Madrugada do dia 29 de abril.
Ilha-prisão de Nusa Kambangan.
Regência de Cilicap, na província de Java Central.
Indonésia.

Os oito prisioneiros seguiam, enfileirados, através da mata que circundava a ilha. Entre eles estava o brasileiro Rodrigo Gularte. A luz prateada do luar caia sobre a copa das árvores, derramando-se pelo chão da floresta, formando pequenas poças de luar. A belíssima cena evocava um jogo de luzes e sombras, claros e escuros, céu e inferno. Não deixava de estar representado ali naquela cena, o sentido da própria vida. Afinal a vida inteira é sempre esse jogo de luz e trevas, uma batalha entre o bem e o mal. Ao homem é dado o livre arbítrio, a ele cabe escolhe por qual estrada deseja que seus pés caminhem. O livre arbítrio, porém, exige outra companhia chave, chamada sabedoria. Por nos faltar a segunda, às vezes, o homem se perde nos caminhos da vida, navegando nos mares da insensatez, mares que, inevitavelmente, o levam a chocar-se contra imperdoáveis rochedos, fazendo seu barco sucumbir no fundo do oceano.
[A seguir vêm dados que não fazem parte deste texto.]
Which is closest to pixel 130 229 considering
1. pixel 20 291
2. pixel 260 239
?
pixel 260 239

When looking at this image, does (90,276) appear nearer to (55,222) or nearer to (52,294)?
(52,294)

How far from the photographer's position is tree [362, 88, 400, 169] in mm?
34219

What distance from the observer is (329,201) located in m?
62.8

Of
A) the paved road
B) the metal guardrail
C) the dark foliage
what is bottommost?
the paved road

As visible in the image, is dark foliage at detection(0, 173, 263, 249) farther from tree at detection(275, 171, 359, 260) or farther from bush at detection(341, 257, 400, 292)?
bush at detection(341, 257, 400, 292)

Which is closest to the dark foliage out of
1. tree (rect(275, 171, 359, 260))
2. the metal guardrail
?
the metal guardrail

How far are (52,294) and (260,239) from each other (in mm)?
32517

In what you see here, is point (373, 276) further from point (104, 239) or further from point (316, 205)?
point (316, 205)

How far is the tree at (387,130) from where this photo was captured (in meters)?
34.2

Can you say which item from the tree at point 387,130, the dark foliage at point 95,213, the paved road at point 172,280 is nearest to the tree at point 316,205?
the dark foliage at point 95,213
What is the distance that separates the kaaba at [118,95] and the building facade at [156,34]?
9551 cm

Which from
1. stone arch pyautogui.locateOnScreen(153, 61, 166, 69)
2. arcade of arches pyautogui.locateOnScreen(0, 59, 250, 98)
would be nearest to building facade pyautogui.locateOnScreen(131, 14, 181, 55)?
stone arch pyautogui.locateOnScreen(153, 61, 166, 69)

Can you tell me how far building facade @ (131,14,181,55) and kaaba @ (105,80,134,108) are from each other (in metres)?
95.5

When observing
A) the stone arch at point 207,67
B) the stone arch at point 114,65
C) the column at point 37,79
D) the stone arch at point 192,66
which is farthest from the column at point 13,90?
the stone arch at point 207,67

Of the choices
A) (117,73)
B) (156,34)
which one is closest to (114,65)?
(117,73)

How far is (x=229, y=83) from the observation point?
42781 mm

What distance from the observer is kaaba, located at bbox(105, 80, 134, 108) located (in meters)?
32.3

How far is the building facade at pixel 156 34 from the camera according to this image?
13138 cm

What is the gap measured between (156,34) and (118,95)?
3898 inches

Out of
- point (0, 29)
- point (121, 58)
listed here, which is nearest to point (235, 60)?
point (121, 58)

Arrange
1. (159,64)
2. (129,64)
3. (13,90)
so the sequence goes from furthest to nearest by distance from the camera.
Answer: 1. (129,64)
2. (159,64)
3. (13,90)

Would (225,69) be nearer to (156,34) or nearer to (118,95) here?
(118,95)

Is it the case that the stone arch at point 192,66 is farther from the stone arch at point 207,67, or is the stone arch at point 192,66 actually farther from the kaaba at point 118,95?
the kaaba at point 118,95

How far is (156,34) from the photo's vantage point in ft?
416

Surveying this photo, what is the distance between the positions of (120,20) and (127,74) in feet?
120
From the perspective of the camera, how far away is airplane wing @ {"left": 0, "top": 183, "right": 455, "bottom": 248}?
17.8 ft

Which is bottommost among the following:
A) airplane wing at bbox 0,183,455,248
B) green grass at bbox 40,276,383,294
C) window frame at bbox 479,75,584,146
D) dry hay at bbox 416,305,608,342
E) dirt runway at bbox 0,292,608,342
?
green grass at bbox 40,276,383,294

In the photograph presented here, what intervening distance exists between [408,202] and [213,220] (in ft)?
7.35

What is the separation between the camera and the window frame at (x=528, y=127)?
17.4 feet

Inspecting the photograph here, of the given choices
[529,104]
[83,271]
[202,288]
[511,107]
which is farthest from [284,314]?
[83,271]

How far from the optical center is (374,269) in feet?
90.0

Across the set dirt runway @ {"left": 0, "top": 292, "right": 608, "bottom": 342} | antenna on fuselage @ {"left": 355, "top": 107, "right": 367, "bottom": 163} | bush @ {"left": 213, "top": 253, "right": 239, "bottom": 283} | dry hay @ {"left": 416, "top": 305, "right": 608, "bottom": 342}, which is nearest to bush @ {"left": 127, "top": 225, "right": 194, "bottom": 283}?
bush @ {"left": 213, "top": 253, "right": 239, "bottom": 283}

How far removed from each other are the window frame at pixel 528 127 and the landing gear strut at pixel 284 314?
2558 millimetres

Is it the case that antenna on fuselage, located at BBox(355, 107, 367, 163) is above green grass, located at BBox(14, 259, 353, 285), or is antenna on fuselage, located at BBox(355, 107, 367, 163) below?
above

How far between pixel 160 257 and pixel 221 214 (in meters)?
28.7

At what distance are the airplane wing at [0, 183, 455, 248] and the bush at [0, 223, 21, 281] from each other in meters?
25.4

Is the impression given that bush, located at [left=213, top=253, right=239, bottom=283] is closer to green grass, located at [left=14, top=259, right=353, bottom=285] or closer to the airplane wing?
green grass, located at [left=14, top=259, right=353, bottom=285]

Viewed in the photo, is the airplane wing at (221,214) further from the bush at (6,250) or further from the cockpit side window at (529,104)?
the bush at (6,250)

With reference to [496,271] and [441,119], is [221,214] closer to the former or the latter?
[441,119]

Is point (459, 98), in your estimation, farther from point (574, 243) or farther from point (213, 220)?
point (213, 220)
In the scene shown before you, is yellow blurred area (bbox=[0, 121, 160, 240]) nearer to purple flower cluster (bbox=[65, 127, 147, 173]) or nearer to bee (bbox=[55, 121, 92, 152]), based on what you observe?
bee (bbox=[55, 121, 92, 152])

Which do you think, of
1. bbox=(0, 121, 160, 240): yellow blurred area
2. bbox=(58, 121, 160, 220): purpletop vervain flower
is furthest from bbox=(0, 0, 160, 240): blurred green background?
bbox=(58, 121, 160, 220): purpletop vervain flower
O silêncio da noite era quebrado, vez ou outra, por alguma ave agourenta. Ao caminhar pelo estreito caminho, as folhas orvalhadas das árvores e arbustos à beira da estrada, roçavam o corpo dos prisioneiros, como se quisessem fazer-lhes um último afago, dar-lhes um último adeus, um último carinho. Rodrigo retribuía esse carinho e até deixava que as folhas demorassem um pouco roçando seu corpo. Ele queria sorver cada gole daqueles seus últimos instantes de vida, como faz o apreciador de um bom vinho, que sorve com prazer e melancolia, a última taça de um vinho raro.

A brisa da madrugada, com cheiro de mar, surrava-lhe aos ouvidos palavras de conforto. Rodrigo sorvia aquele ar puro em grandes goles, como se com isso pudesse acalmar a angústia e tristeza que lhe iam ao coração.

Não muito longe dali, as ondas bravias do mar batiam nos rochedos. Mas também elas pareciam estar murmurando preces por aqueles homens que, a cada passo que davam pelo meio da floresta, despediam-se da vida terrena.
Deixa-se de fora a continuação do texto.